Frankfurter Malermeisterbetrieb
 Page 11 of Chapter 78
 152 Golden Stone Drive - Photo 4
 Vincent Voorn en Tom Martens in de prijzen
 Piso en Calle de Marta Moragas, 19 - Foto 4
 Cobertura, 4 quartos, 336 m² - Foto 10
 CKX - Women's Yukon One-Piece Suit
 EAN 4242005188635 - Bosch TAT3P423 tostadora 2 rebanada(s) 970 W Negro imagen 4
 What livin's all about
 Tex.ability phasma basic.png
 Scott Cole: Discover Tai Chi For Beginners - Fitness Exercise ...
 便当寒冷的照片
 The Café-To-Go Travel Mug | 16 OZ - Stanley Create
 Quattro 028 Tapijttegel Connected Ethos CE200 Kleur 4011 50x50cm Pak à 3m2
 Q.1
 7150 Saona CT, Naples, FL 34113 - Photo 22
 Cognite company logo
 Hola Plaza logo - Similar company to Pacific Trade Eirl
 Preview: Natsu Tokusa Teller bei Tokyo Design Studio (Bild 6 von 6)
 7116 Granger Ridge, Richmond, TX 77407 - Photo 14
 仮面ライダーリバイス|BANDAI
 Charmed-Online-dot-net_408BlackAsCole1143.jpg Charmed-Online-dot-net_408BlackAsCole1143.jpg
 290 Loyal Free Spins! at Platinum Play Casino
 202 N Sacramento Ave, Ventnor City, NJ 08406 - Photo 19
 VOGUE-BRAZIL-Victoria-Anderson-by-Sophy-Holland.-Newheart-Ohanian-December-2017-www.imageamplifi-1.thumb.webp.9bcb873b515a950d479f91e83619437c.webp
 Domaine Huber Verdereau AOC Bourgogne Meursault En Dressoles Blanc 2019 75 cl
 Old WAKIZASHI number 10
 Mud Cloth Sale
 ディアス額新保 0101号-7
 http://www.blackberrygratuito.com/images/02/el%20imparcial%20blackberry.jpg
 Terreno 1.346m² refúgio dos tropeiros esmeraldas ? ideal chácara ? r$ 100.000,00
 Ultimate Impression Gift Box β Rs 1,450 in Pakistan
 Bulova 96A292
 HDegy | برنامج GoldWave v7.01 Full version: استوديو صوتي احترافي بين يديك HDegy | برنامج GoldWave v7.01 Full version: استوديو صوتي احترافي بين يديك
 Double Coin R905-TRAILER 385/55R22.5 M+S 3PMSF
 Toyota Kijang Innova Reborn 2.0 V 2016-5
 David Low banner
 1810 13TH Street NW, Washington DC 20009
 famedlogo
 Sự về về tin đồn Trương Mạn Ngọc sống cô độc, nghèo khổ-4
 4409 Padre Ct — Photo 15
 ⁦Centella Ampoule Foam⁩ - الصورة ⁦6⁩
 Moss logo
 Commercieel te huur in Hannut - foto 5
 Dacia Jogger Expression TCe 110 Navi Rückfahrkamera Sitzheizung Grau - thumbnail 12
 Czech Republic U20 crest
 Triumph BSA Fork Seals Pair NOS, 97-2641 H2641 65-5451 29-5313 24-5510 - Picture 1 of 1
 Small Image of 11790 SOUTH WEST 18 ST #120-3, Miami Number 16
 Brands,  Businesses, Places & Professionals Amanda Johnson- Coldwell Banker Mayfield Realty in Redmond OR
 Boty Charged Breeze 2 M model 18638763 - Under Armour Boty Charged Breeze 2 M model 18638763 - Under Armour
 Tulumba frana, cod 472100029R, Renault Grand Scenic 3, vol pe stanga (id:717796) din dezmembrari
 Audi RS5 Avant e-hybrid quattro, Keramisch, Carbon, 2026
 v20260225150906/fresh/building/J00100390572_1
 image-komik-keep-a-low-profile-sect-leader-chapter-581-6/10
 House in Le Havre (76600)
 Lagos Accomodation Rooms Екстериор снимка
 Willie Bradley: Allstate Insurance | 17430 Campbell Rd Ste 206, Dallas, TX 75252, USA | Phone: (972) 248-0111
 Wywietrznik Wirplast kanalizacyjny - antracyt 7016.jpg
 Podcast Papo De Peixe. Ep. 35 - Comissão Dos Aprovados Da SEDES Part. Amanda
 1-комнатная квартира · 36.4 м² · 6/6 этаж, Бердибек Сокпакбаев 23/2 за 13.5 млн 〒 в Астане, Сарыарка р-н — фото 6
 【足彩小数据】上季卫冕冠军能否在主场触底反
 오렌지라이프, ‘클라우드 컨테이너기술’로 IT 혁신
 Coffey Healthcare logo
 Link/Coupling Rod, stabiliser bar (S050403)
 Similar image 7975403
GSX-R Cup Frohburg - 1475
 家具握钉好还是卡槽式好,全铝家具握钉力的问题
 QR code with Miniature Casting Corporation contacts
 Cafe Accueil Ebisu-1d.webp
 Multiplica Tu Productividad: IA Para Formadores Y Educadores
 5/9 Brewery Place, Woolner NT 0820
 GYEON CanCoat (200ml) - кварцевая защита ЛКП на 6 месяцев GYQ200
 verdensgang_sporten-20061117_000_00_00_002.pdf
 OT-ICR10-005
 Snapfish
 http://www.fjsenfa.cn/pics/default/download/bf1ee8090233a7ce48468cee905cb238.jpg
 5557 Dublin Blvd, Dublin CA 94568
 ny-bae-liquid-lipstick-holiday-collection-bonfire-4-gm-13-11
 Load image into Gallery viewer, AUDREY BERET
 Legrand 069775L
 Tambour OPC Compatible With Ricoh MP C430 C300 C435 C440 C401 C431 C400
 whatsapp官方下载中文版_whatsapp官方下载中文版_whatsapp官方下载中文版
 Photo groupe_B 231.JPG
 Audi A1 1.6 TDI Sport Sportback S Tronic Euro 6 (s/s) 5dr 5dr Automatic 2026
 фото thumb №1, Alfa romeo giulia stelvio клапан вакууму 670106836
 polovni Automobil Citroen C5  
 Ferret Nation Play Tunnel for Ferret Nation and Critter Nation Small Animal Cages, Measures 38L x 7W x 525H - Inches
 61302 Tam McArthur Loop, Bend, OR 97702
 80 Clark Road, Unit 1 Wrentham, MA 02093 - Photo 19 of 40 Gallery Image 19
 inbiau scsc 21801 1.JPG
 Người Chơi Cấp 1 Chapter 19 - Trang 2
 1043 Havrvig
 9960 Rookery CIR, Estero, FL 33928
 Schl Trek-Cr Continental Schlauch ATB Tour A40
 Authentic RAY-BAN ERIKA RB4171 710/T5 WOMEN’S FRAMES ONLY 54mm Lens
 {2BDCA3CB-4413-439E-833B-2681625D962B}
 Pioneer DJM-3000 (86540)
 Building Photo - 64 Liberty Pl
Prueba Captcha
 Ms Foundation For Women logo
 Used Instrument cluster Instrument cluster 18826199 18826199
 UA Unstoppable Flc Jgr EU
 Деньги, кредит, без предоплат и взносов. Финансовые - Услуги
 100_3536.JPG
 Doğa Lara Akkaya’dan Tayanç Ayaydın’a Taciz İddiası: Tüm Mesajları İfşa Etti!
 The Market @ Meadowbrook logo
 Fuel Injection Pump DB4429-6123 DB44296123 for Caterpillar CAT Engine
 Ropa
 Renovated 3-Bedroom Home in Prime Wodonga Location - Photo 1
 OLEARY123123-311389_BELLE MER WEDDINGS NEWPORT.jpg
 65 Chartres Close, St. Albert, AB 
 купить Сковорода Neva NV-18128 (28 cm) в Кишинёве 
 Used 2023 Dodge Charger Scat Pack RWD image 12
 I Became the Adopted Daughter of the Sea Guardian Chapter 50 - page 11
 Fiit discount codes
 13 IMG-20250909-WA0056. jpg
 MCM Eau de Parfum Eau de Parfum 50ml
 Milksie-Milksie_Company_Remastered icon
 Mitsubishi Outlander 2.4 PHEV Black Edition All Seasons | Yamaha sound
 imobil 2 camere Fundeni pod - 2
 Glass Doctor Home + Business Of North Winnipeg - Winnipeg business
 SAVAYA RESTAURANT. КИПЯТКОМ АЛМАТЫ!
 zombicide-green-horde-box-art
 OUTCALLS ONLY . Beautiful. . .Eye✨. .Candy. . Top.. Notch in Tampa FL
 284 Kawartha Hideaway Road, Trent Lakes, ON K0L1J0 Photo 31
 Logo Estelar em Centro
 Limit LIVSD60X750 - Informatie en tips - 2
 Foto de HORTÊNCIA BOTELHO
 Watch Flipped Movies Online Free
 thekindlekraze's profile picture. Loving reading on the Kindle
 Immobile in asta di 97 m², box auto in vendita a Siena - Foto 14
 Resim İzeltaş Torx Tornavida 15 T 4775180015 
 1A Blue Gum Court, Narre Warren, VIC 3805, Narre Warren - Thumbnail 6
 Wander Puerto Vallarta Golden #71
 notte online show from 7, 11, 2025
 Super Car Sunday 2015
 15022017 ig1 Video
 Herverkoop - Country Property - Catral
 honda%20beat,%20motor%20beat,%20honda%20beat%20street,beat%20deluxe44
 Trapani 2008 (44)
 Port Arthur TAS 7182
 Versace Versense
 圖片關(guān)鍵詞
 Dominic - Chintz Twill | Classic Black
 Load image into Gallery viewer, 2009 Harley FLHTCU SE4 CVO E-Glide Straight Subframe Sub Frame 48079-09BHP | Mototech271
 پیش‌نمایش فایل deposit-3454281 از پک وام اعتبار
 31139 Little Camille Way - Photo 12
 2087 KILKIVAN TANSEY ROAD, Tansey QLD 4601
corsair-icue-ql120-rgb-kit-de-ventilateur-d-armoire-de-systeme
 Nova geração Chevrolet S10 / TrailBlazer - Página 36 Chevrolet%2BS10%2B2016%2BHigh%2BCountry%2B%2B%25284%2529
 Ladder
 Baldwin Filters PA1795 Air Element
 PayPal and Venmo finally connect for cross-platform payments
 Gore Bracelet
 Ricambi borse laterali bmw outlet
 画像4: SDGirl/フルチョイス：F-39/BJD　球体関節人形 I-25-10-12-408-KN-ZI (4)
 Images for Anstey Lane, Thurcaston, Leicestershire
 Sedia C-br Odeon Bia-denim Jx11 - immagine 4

# Problem to work on
For the listing above, identify each line bearing "http".

# Finished exercise
 http://www.blackberrygratuito.com/images/02/el%20imparcial%20blackberry.jpg
 http://www.fjsenfa.cn/pics/default/download/bf1ee8090233a7ce48468cee905cb238.jpg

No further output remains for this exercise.